The Music Man

During the 50s and 60s, large-scale musicals popped up every year. Almost none of them were any good (West Side Story excepted. The Music Man bored me, but I imagine it thrilled the hinterlands during 1962, and it was nominated for Best Picture.

Based on the Broadway musical by Meredith Willson, which was a huge hit (and defeated West Side Story in the 1957 Tony race), The Music Man is thoroughly Midwestern. Willson based the story on his boyhood Iowa home, and the cast is largely the stern but ultimately warm-hearted citizens of River City.

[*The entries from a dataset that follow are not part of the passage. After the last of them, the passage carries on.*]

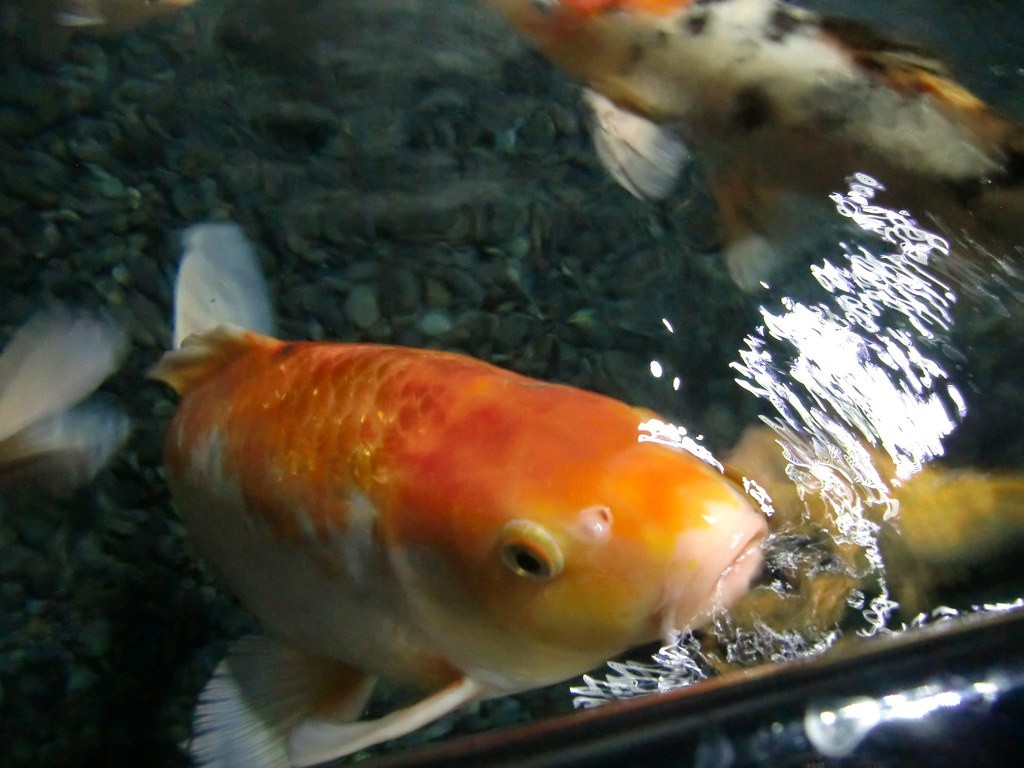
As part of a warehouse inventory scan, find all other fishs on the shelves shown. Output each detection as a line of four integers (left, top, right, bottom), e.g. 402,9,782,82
0,217,1023,768
475,0,1022,293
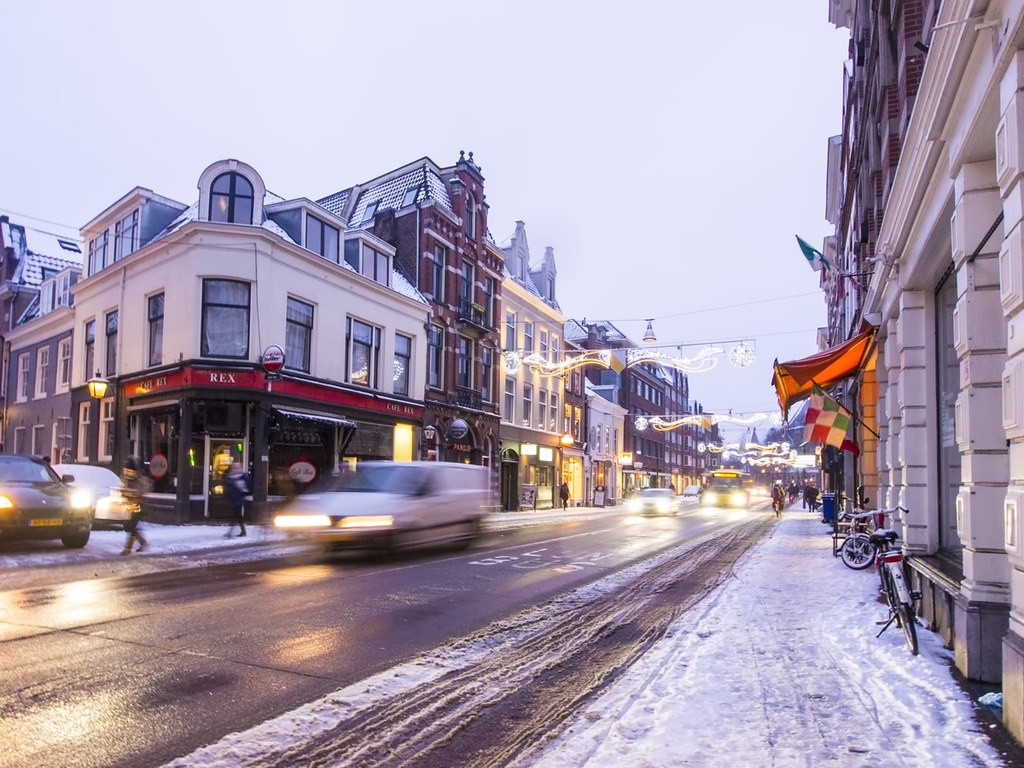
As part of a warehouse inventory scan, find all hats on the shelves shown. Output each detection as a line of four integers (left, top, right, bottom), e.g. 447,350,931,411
125,458,136,470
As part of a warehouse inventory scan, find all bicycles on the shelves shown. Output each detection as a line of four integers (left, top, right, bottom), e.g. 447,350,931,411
836,512,875,572
772,492,782,519
705,469,754,507
839,507,923,653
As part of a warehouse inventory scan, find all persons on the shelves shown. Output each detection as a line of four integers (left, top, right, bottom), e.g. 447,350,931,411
559,482,570,510
119,461,149,556
224,461,252,539
668,483,675,493
769,478,820,514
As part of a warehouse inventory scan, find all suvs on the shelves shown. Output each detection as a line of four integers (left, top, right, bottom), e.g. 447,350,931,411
290,460,488,550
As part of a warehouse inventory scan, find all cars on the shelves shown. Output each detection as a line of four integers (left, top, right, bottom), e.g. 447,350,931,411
684,484,702,499
631,487,677,517
2,455,90,552
47,461,137,532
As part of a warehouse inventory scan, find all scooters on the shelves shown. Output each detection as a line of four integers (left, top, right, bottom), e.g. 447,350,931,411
785,487,797,503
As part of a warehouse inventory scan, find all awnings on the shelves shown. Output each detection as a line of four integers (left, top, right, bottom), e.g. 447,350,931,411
771,325,877,425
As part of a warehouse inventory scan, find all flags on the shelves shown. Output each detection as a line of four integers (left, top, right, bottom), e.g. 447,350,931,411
796,235,830,271
802,382,860,458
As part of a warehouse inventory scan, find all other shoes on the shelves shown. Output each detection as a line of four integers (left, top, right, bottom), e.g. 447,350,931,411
223,533,247,538
119,546,151,555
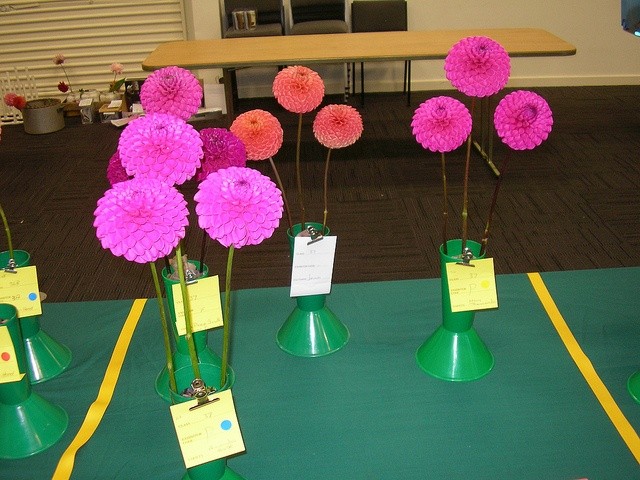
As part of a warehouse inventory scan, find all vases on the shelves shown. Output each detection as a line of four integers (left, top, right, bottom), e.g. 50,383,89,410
109,62,125,94
229,64,363,234
412,39,553,257
106,67,247,276
58,81,91,94
4,93,51,110
53,53,78,102
94,114,284,394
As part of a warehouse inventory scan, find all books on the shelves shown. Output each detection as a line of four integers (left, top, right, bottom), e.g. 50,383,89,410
63,94,128,117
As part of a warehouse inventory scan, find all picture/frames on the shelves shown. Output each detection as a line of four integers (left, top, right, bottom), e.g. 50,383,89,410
142,29,576,180
0,265,640,480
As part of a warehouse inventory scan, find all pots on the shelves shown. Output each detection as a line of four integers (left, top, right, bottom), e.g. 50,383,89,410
15,99,71,137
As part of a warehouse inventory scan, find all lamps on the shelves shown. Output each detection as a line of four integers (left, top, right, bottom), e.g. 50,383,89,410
290,0,351,105
351,1,414,107
222,0,287,109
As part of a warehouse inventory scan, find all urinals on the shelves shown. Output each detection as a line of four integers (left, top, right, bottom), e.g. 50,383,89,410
0,326,25,385
0,266,42,320
173,276,222,336
445,258,499,313
169,390,245,469
290,236,337,298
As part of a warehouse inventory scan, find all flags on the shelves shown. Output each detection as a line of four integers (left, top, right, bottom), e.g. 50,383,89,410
275,223,351,358
1,303,69,459
100,91,121,102
155,260,235,404
67,91,82,102
167,364,244,479
0,249,72,385
82,89,100,102
416,238,495,382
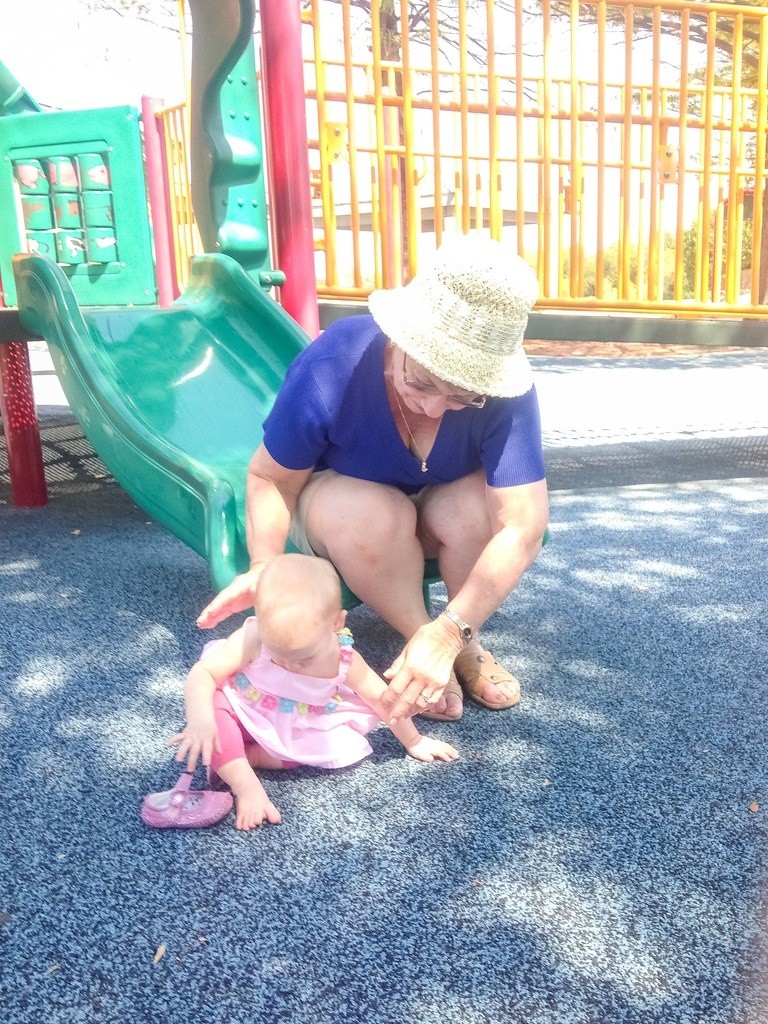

Into their mix comes Harold Hill (Robert Preston), a con man. His scam is to pose as a professor of music and sell instruments and uniforms for a band, and then leave town. I'm not sure how this works--he takes money for the instruments, but does deliver them. What is his profit margin? Also, I wonder about his sidekick, Buddy Hackett, whom he serendipitously runs into. Hackett says he's happy having gone straight and living in the town, but he has no compunction aiding his old friend in fleecing his new townspeople.

Anyway, Preston, a master salesman, is able to convince most of the citizens to buy, usually using flattery. He avoids the school board's requests for his credentials by convincing them they're a great barbershop quartet (they're played by an actual barbershop quartet). The only people who see right through him are the mayor (a funny Paul Ford) and the town's spinster librarian, Shirley Jones. But when Preston is able to bring her young brother (Ronny Howard, as he was then known) out of his shell, she falls for him and helps him hide his secret.

Though the line "corny as Kansas in August" comes from South Pacific, this film qualifies. It has absolutely not sophistication at all, with bad jokes and few good songs. Sure, there is "76 Trombones," and "Ya Got Trouble," but there's also "Till There Was You," which is the oddest song the Beatles ever covered. Let's face it, any musical with a song called "Shipoopi" has got problems.

The film looks great, almost too good. Set in 1912, the colors are candy-coated. This is the past as people want to remember it. There are no nonwhite faces, no social problems.

I was charmed by this film for the first half hour or so, but that wore off. Preston works really hard, but ultimately I just didn't care, and I hated everyone in the film. A meteor strike would have been welcome. The Simpsons episode, "Marge vs. the Monorail," is a much better example of this story.